While these perspectives on the devolution of the Canada-U.S. relationship are unsettling, they could hardly be described as surprising. Since his reinstallation in the White House in January, Trump has seemed determined to position himself as antagonist in chief, upending what had previously been productive and mostly collegial relations with long-standing global trading partners.
And while the situation regarding Canada and the U.S. has improved slightly since Prime Minister Mark Carney entered the picture and Justin Trudeau — whom Trump openly despised for reasons never fully explained — exited politics, the volatility of the ongoing relationship is clearly reflected in the Probe poll results.
Recent data from Statistics Canada, released in October, show a 24 per cent reduction in air travel to the U.S. and a 30 per cent drop in land crossings across the Canada-U.S. border in the first three quarters of 2025. And survey results released last month by Angus Reid showed 70 per cent of those polled would be uncomfortable travelling to the U.S. this winter.

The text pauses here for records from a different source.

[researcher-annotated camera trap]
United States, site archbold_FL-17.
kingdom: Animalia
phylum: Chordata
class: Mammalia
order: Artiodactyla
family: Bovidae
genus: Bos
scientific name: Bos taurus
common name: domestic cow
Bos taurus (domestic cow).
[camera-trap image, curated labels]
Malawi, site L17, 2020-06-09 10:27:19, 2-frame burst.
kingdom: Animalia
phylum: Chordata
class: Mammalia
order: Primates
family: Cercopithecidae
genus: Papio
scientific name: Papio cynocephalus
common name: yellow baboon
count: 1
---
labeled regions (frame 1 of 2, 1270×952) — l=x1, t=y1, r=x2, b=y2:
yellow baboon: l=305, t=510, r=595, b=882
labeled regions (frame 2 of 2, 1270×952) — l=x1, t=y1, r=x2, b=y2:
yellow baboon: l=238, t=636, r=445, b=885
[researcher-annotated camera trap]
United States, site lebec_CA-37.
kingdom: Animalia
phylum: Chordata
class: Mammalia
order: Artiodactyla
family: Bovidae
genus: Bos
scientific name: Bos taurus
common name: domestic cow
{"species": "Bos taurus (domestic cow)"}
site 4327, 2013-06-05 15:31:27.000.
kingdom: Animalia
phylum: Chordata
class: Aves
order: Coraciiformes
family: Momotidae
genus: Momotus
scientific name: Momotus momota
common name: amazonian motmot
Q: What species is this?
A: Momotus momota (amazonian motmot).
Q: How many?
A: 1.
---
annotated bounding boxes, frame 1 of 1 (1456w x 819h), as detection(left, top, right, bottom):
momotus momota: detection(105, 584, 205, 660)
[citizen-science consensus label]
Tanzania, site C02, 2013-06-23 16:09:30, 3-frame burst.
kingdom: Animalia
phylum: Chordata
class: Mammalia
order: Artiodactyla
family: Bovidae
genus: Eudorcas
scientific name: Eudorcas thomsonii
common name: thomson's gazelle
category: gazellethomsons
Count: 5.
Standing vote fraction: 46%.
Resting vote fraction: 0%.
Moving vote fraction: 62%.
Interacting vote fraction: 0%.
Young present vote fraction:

Perhaps what’s most confounding about Canadians’ collective inclination to move on from the broken U.S. relationship, is that the breakup is completely unnecessary.
Trump’s oft-repeated claims that Canada (and every other trading partner) has been “ripping off” the U.S. are without merit, and the tariffs he has imposed as a means of punishing Canadian enterprises have been equally devastating to the American economy as businesses and farmers come to realize who actually foots the bill for Trump’s trade aggressions.
Winnipeg Chamber of Commerce president Loren Remillard rightly described the Probe Research findings as “a measuring stick of just how angry Manitobans are about the relationship we have with our No. 1 trading partner,” adding that “when I look at those results, I see more emotion than I do a real dissection of the economics.”
The emotional reaction is valid. Breaking up, as the early-’60s pop song laments, is hard to do.
But Merriam-Webster defines an ally as “one that is associated with another as a helper,” so there’s no disputing that with Trump at the helm, the U.S. has emphatically ceased to be that for Canada.